The gator sculpture to be revealed Tuesday. 

An alligator will be lit up in front of the University Auditorium on Tuesday. 

But no animals will be harmed. 

UF administration is hosting its inaugural “Lighting of the Gator” event, illuminating a reusable steel Gator sculpture that will stand at 8 feet tall and 8 feet 6 inches in diameter. 

The event will celebrate the changing seasons, holidays and the end of Fall on the lawn of the University Auditorium, on the corner of Newell Drive and Union Road, UF President Kent Fuchs wrote in an email. 

Students and faculty can watch the Gator shine bright in the center of UF campus with cookies, hot chocolate and hot apple cider from 5 to 6 p.m.

The lighting of the sculpture is a reflection of the theme of light, uniting students who may celebrate different holidays through a symbol they all resonate with: a gator, said Leslie Tharp, a UF College of the Arts alumna and local Gainesville metal artist who created the sculpture, in an email.

“The theme lends well to the changing of the seasons, the lightness of celebration and to the lighting as an event to gather and celebrate together,” Tharp said. “It seems brilliant to me and very inclusive to gather to celebrate light.”

Tharp and a team of sculptors and metalworkers used metal artmaking techniques including forging, bending, welding and grinding metal to create the sculpture, she said. 

Initially, the Gator sculpture was only to be used for a holiday video from the president’s office, Fuchs said. However, after further discussion with Tharp, they decided the unveiling of the erected Gator would be better suited as a community event.

Fuchs said it’s important not only for students but for faculty and staff to have fun during finals, which tend to bring stress and anxiety toward the end of the semester.

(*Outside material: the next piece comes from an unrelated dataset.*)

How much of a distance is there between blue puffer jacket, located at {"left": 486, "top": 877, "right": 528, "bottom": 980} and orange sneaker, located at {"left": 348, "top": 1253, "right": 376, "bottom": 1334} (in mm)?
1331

“We hope this whimsical sculpture, with its light shining in the evenings, will add some cheer,” Fuchs wrote in an email. “The sculpture unveiling, the music, and the food should be an enjoyable break from studies.”

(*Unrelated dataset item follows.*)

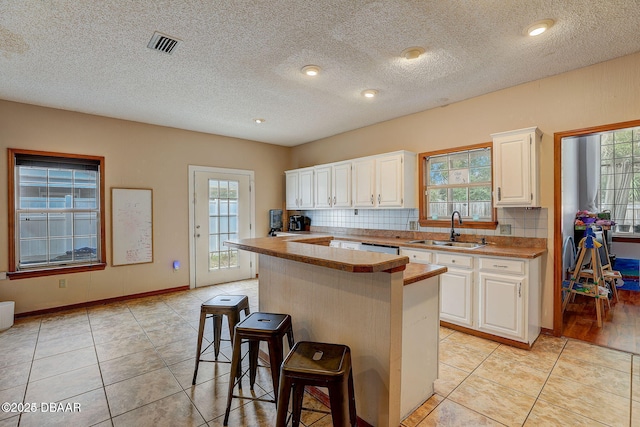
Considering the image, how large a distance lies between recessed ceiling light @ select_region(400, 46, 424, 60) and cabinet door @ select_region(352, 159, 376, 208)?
1840 mm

The sculpture will be removed from the auditorium’s lawn before UF closes for the holidays, Fuchs said.

Joey Plotkin, a 20-year-old UF sport management junior, said he plans to attend with classmates and be part of what he hopes will become a UF tradition.

“This event will definitely reduce my stress levels with finals coming up,” he said. “I finally will be able to take a step back and just enjoy what’s happening on campus.”